Aesthetically, Chuzzle is pretty solid. PopCap has gifted the game with retro music and fonts, using the charm of the 1970’s and an amusingly phallic level transition animation to add sparkle. While the fuzzy little balls aren’t as detailed or interesting to look at as they are in the computer versions, that’s not a huge surprise given the confines of the iPhone screen, which PopCap has maximized by shifting the completion meter off to the bottom—a smart decision that makes the swipe-based controls more reliable by increasing the size of the grid and balls. This isn’t the best-looking or -sounding puzzler we’ve seen on the iPhone, but most companies would kill to have the level of visual polish and semi-funky music that’s found here.

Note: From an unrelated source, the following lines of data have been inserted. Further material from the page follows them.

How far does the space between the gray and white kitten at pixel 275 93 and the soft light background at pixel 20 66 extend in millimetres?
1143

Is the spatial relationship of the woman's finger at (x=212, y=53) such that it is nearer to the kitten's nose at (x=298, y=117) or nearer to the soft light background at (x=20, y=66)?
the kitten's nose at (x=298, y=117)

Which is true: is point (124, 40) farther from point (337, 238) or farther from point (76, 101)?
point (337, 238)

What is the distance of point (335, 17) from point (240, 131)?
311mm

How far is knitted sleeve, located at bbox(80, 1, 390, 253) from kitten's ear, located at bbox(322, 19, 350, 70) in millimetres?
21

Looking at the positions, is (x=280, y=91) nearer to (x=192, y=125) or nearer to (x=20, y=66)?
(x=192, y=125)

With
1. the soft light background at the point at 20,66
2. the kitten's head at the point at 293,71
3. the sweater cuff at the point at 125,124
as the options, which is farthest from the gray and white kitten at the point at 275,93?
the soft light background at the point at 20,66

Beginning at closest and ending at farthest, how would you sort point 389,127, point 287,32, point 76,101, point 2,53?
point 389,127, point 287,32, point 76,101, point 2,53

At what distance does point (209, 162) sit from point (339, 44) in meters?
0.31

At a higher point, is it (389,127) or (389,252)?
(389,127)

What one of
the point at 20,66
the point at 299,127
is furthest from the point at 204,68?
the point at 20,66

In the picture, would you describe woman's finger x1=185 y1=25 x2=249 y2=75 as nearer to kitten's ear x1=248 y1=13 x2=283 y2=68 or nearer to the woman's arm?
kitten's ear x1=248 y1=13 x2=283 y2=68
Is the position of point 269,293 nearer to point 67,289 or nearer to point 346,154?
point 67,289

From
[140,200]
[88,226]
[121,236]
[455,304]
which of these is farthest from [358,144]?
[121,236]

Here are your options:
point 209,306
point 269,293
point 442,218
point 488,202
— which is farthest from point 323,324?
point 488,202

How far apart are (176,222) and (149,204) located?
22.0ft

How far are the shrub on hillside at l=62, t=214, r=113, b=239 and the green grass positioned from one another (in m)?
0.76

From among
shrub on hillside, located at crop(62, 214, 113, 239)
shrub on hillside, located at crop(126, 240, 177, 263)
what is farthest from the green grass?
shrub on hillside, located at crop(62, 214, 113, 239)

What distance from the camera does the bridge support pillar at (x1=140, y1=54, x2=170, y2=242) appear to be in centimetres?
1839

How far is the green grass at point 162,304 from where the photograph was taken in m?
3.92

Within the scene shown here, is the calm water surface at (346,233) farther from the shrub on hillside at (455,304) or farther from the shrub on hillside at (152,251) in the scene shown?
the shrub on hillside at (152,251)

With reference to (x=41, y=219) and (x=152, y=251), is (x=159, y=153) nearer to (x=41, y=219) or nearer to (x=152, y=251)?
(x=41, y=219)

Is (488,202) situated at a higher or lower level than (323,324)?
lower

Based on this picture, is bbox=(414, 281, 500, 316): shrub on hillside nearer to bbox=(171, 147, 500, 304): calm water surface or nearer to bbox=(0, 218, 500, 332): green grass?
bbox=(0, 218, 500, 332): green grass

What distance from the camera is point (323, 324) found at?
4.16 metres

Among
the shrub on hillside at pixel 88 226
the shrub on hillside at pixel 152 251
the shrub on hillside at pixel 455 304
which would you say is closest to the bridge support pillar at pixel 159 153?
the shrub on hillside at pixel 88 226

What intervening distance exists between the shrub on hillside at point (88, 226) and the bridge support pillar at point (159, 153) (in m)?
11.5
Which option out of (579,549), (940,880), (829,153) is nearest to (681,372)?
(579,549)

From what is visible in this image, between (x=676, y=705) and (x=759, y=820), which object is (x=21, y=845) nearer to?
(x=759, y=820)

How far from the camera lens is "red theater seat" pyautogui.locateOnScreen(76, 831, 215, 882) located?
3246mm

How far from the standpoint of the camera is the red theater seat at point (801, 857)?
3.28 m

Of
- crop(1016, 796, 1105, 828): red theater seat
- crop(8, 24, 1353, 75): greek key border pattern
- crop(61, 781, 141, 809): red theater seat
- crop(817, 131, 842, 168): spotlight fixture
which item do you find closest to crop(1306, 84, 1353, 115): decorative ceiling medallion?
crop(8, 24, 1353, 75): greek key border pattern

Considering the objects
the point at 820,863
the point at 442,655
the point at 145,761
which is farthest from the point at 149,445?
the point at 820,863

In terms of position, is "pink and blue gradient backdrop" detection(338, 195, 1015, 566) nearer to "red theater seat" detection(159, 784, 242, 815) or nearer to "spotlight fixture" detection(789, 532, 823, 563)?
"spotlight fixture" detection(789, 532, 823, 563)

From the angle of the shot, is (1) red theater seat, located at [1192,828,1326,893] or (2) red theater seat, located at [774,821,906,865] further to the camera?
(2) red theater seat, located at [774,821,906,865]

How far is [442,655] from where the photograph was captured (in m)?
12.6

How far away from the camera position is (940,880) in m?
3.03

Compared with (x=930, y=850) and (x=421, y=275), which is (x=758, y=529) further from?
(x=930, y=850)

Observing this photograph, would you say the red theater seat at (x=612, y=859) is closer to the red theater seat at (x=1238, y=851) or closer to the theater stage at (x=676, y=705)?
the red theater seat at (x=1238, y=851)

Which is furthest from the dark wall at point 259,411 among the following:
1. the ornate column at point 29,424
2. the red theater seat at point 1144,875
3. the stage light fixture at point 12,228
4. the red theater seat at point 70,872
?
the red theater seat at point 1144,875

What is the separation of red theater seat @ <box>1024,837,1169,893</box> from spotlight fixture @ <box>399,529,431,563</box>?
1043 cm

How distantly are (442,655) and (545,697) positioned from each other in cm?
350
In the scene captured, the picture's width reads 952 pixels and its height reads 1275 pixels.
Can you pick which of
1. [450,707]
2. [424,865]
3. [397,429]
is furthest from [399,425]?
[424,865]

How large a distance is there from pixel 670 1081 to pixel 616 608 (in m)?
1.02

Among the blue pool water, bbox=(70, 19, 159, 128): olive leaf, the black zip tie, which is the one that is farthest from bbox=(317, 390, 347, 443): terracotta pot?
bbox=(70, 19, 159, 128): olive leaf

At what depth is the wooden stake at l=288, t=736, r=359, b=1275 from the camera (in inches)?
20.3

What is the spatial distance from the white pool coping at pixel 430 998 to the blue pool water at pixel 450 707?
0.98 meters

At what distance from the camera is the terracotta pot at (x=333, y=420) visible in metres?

Where Chuzzle slips is in the gameplay.
Try and play the main game thoughtfully to make matches and it quickly starts to feel like labored hunting and pecking, as there are too many colors in the grid from the start. One quickly learns that the iPhone equivalent of button-mashing—random swiping on lines—has a better chance of making matches and achieving big combos quickly. The game’s later lock, big ball, and multi-colored ball additions all increase the challenge without being offset by enough power-ups to upscale the fun factor, a counter-balance that might have rewarded continued play, and the game’s time-pressured speed mode only accentuates the issue. Rare bomb blocks become a blessing, but aren’t enough to make the game feel quite right. PopCap’s Bejeweled 2 may be more difficult in some ways, but its use of power ups as rewards for big matches offers a more satisfying experience for continued play; Chuzzle feels like an older title that could really benefit from the smarter gameplay innovations PopCap has incorporated into more recent games, particularly Peggle and Plants vs. Zombies. We’d recommend Chuzzle to fans of PopCap’s other titles, and to match-three fans in general, though with the caveat that this particular game has more to offer in the audio-visual departments than in play mechanics. iLounge Rating: B-.
Namco, you’re killing us. In the last month, you’ve released two of the very best games—technically—in the history of your iPod and iPhone development, and you’ve hobbled both of them by trying to squeeze the last dollar out of players with In-App Purchases. This time, the victim is Pac-Man Championship Edition (limited time pricing of $3), a port of the Xbox Live arcade game that all but reinvented the classic Pac-Man arcade game two and a half years ago, adding trippy blur effects, a pulsing soundtrack, and more vicious ghosts to the old formula.
To be clear, Pac-Man Championship Edition isn’t your daddy’s Pac-Man, and it’s better for the upgrade. Mazes show up barely populated with dots to eat, and only evolve new dot patterns as you eat bonus fruits and icons to unlock them. Each maze starts out slow, with easily chased and eaten ghosts, but quickly ramps up such that the ghosts become determined, efficient hunters who are barely vulnerable to the effects of power pellets, and you need to stay alive for a set number of minutes while eating and being chased. Every maze is thus a test of survival, and the core game arrives with five main mazes plus 20 “missions”—a $4 “downloadable” pack, really a key, expands the numbers to 30 mazes and 120 missions, and unlocks a third “Challenge” mode of play. It appears that Championship Edition will normally sell for $5, bringing the total cost of unlocking the whole game to $9—$1 less than the original Xbox game.